Une annonce sur Facebook
Le 1er octobre, Céline surprend ses fans sur les réseaux sociaux. « Après une longue réflexion et après avoir envisagé plusieurs possibilités, nous avons pris la décision de fermer le magasin. » Nous, c’est Sital et elle qui ont travaillé étroitement. Stupéfaction. Ce n’est pas une question de rentabilité mais d’épuisement. « Nous n’avons aujourd’hui plus l’énergie nécessaire pour porter ce projet et continuer à le faire grandir », explique Céline. Et en effet, Mathias, le fils de Sital est parti vers d’autres cieux en avril et Sital l’herboriste, qui est l’image de la boutique avec son expérience de 25 ans de conseil, est en arrêt maladie. Céline continue seule, avec l’aide de Marie-Pascale qui vient un jour par semaine. C’est d’autant plus dommage que To Be Oh est le seul magasin bio dans le centre de Namur. « J’ai envie de passer à autre chose, dit Céline. J’ai arrêté les commandes, sauf les produits frais. Il y a un énorme potentiel dans cette boutique. Mais il faut travailler sur la visibilité du magasin, changer son éclairage. On n’a plus l’énergie qu’on avait au début. »
Pas de succession prévue ?
Que va devenir la boutique ? Si quelqu’un veut reprendre le commerce, Céline lui ouvre les bras. Mais elle ne se voit pas à chercher quelqu’un qui voudrait continuer la partie. Elle se situe dans la démarche de liquider rapidement et non de céder.
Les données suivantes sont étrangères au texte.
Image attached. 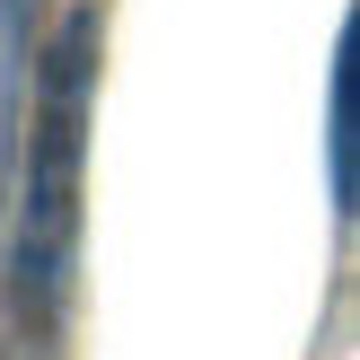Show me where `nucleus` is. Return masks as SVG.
Returning <instances> with one entry per match:
<instances>
[{
    "label": "nucleus",
    "instance_id": "nucleus-2",
    "mask_svg": "<svg viewBox=\"0 0 360 360\" xmlns=\"http://www.w3.org/2000/svg\"><path fill=\"white\" fill-rule=\"evenodd\" d=\"M352 44H360V27L334 35V88H326V176H334L343 220H352Z\"/></svg>",
    "mask_w": 360,
    "mask_h": 360
},
{
    "label": "nucleus",
    "instance_id": "nucleus-1",
    "mask_svg": "<svg viewBox=\"0 0 360 360\" xmlns=\"http://www.w3.org/2000/svg\"><path fill=\"white\" fill-rule=\"evenodd\" d=\"M79 150H88V18H70L53 44L44 97H35V150H27V264L35 290L53 299L70 264V220H79Z\"/></svg>",
    "mask_w": 360,
    "mask_h": 360
}]
</instances>
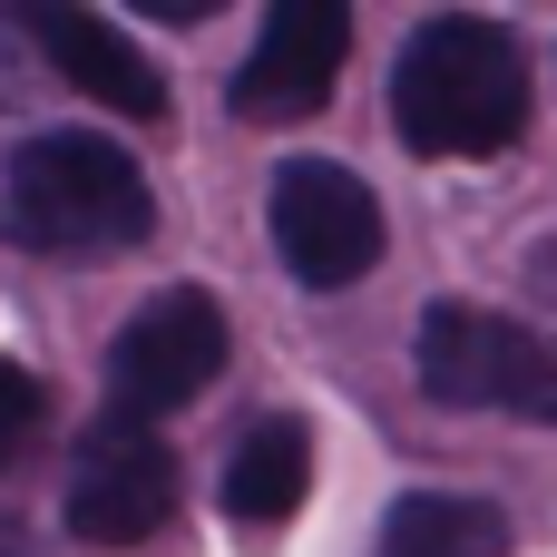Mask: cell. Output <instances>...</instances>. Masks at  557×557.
<instances>
[{"instance_id":"6da1fadb","label":"cell","mask_w":557,"mask_h":557,"mask_svg":"<svg viewBox=\"0 0 557 557\" xmlns=\"http://www.w3.org/2000/svg\"><path fill=\"white\" fill-rule=\"evenodd\" d=\"M539 117L529 49L499 20L431 10L392 59V137L411 157H509Z\"/></svg>"},{"instance_id":"7a4b0ae2","label":"cell","mask_w":557,"mask_h":557,"mask_svg":"<svg viewBox=\"0 0 557 557\" xmlns=\"http://www.w3.org/2000/svg\"><path fill=\"white\" fill-rule=\"evenodd\" d=\"M157 235L147 166L98 127H39L0 157V245L39 264H108Z\"/></svg>"},{"instance_id":"3957f363","label":"cell","mask_w":557,"mask_h":557,"mask_svg":"<svg viewBox=\"0 0 557 557\" xmlns=\"http://www.w3.org/2000/svg\"><path fill=\"white\" fill-rule=\"evenodd\" d=\"M411 372L450 411H499V421H539V431L557 421V343L529 333L519 313L431 304L411 333Z\"/></svg>"},{"instance_id":"277c9868","label":"cell","mask_w":557,"mask_h":557,"mask_svg":"<svg viewBox=\"0 0 557 557\" xmlns=\"http://www.w3.org/2000/svg\"><path fill=\"white\" fill-rule=\"evenodd\" d=\"M264 235H274V264L304 284V294H343L382 264V206L352 166L333 157H284L274 186H264Z\"/></svg>"},{"instance_id":"5b68a950","label":"cell","mask_w":557,"mask_h":557,"mask_svg":"<svg viewBox=\"0 0 557 557\" xmlns=\"http://www.w3.org/2000/svg\"><path fill=\"white\" fill-rule=\"evenodd\" d=\"M215 372H225V313H215V294L206 284H166L108 343V421L147 431L157 411H186L196 392H215Z\"/></svg>"},{"instance_id":"8992f818","label":"cell","mask_w":557,"mask_h":557,"mask_svg":"<svg viewBox=\"0 0 557 557\" xmlns=\"http://www.w3.org/2000/svg\"><path fill=\"white\" fill-rule=\"evenodd\" d=\"M343 59H352V10L343 0H274L255 20V49L225 78V108L245 127H294V117H313L333 98Z\"/></svg>"},{"instance_id":"52a82bcc","label":"cell","mask_w":557,"mask_h":557,"mask_svg":"<svg viewBox=\"0 0 557 557\" xmlns=\"http://www.w3.org/2000/svg\"><path fill=\"white\" fill-rule=\"evenodd\" d=\"M176 509V460L137 421H98L69 460V539L78 548H137Z\"/></svg>"},{"instance_id":"ba28073f","label":"cell","mask_w":557,"mask_h":557,"mask_svg":"<svg viewBox=\"0 0 557 557\" xmlns=\"http://www.w3.org/2000/svg\"><path fill=\"white\" fill-rule=\"evenodd\" d=\"M20 39H29L69 88H88L98 108H117V117H166V78H157V59H147L127 29H108V20H88V10H20Z\"/></svg>"},{"instance_id":"9c48e42d","label":"cell","mask_w":557,"mask_h":557,"mask_svg":"<svg viewBox=\"0 0 557 557\" xmlns=\"http://www.w3.org/2000/svg\"><path fill=\"white\" fill-rule=\"evenodd\" d=\"M304 490H313V431H304L294 411L255 421V431L225 450V480H215V499H225L235 529H284V519L304 509Z\"/></svg>"},{"instance_id":"30bf717a","label":"cell","mask_w":557,"mask_h":557,"mask_svg":"<svg viewBox=\"0 0 557 557\" xmlns=\"http://www.w3.org/2000/svg\"><path fill=\"white\" fill-rule=\"evenodd\" d=\"M509 519L490 499H460V490H401L382 509V539L372 557H509Z\"/></svg>"},{"instance_id":"8fae6325","label":"cell","mask_w":557,"mask_h":557,"mask_svg":"<svg viewBox=\"0 0 557 557\" xmlns=\"http://www.w3.org/2000/svg\"><path fill=\"white\" fill-rule=\"evenodd\" d=\"M39 411H49V401H39L29 362H10V352H0V470H10V460L39 441Z\"/></svg>"},{"instance_id":"7c38bea8","label":"cell","mask_w":557,"mask_h":557,"mask_svg":"<svg viewBox=\"0 0 557 557\" xmlns=\"http://www.w3.org/2000/svg\"><path fill=\"white\" fill-rule=\"evenodd\" d=\"M519 274H529V294L557 313V235H548V245H529V264H519Z\"/></svg>"}]
</instances>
Quel est son projet personnel ? La jeune femme de 31 ans ne sait pas du tout ce qu’elle fera. « J’étais bien dans ma boutique qui présente des aspects que j’adore et d’autres où je ne suis pas à l’aise. Mais ce n’est pas fait pour moi. Je cherche toujours quelque chose qui me prendra aux tripes !
On lui souhaite le trouver !
Godelieve Ugeux
To Be Oh mon magasin bio, rue des Croisiers, 18 Namur. Ouvert le lundi, ma, jeu, ven 10h30-18h30 – Samedi 9h30-18h30.